§ Selection

>> START

Codec packs are a very bad idea. Most will never be used and many are so poorly written that they do damage and replace the working codecs. Being driver-level components, this can have system-wide repercussions.

Only download and install the codecs you actually use, one at a time.

I suggest removing the pack (though they often don't uninstall very well and sometimes leave damage behind) and scanning the avi to see what codec it needs (there are many different avi formats).

CodecInstaller
GSpot
DP MediaInfo
VideoInspector
Sherlock

FFDShow DirectShow Codec plays most avi's.


----------



## AntiM$ (Apr 25, 2005)

All thanks to the stupid MP4 downloads... I'm always forced to download packs to play these and MKVs. If only people used a more accesible format... But meh, I'm just blabbering.

_"scanning the avi to see what codec it needs (there are many different avi formats)."]_

You're kidding, right? I have DivX files, XVID, H.264 and so on... practically every modern codec in use by AVI files.

And NO I won't use VLC if someone suggests it. First, its clunky and it chokes in several operations. Second, it's cheap and amateur to leave a non working player lying there without repair and replacing it with another on top and forgetting about the issue. I have to fix this.

EDIT: Oh I hadn't seen the links you posted. Well, ffdshow came in all these packs AFAIK...

EDIT 2: _(though they often don't uninstall very well and sometimes leave damage behind)_

See this is why I hate this Windows nonsense tomfoolery. Do I have to dig through the Registry to delete every trace?

EDIT 3: Removed the pack. Installed ffdshow. Nothing. *Seriously*, I don't want to reformat.


----------



## guitar (Jan 15, 2006)

i use xp-codec pack never had a problem
http://www.xpcodecpack.com/download
uninstall all codec packs first


----------



## Elvandil (Aug 1, 2003)

>> END

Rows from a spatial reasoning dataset
>> START

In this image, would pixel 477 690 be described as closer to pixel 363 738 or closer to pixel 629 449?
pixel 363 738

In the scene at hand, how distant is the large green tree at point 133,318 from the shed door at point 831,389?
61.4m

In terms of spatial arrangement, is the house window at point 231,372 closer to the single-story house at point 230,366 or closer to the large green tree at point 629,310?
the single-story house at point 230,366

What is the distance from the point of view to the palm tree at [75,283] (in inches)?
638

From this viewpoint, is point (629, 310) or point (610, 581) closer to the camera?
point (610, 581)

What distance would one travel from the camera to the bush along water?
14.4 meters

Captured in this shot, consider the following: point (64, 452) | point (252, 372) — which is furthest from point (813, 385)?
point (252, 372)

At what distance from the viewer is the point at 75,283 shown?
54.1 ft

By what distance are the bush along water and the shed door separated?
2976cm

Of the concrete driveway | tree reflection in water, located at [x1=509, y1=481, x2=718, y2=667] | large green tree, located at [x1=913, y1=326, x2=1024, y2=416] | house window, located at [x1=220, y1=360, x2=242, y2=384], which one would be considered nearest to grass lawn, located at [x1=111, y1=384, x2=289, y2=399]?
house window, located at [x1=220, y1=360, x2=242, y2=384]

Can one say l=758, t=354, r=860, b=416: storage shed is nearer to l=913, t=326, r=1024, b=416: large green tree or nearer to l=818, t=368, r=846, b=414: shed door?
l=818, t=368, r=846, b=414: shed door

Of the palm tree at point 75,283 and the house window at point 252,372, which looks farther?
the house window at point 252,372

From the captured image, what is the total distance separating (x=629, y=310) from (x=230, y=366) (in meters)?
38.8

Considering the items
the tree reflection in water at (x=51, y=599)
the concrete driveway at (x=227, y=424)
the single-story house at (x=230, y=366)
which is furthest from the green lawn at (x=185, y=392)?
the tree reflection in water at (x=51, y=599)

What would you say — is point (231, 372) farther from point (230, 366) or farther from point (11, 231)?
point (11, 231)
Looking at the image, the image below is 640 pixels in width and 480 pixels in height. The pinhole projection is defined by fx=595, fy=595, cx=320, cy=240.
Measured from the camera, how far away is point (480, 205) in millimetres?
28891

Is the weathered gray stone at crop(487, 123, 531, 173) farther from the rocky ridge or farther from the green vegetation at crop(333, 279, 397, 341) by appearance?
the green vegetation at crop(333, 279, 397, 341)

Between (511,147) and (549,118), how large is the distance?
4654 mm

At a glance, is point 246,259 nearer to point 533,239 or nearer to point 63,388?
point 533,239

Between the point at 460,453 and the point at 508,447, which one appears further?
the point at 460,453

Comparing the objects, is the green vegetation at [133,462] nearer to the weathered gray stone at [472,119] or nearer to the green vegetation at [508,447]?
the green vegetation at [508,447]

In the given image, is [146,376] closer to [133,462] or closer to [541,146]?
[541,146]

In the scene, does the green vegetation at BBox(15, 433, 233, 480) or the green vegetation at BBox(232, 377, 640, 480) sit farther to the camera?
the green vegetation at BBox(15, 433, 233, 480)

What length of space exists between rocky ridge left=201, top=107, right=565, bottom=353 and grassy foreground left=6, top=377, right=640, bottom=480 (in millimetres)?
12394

>> END

§ Problems to solve
1. Answer these questions about the forum thread on codec packs.
(a) What does the first post say should be downloaded and installed?
(b) Which codec does the first post say plays most avi's?
(c) Which codec pack does the poster guitar use?
2. Reproduce the passage of the forum thread on codec packs that begins with the words containing "FFDShow DirectShow Codec" and ends with "by AVI files.".
3. Translate this sentence from the forum thread on codec packs into Spanish: "Only download and install the codecs you actually use, one at a time."

§ Exercise results
1.
(a) Only the codecs you actually use, one at a time.
(b) FFDShow DirectShow Codec.
(c) The xp-codec pack.

2.
FFDShow DirectShow Codec plays most avi's.


----------



## AntiM$ (Apr 25, 2005)

All thanks to the stupid MP4 downloads... I'm always forced to download packs to play these and MKVs. If only people used a more accesible format... But meh, I'm just blabbering.

_"scanning the avi to see what codec it needs (there are many different avi formats)."]_

You're kidding, right? I have DivX files, XVID, H.264 and so on... practically every modern codec in use by AVI files.

3. Descargue e instale solo los códecs que realmente use, de uno en uno.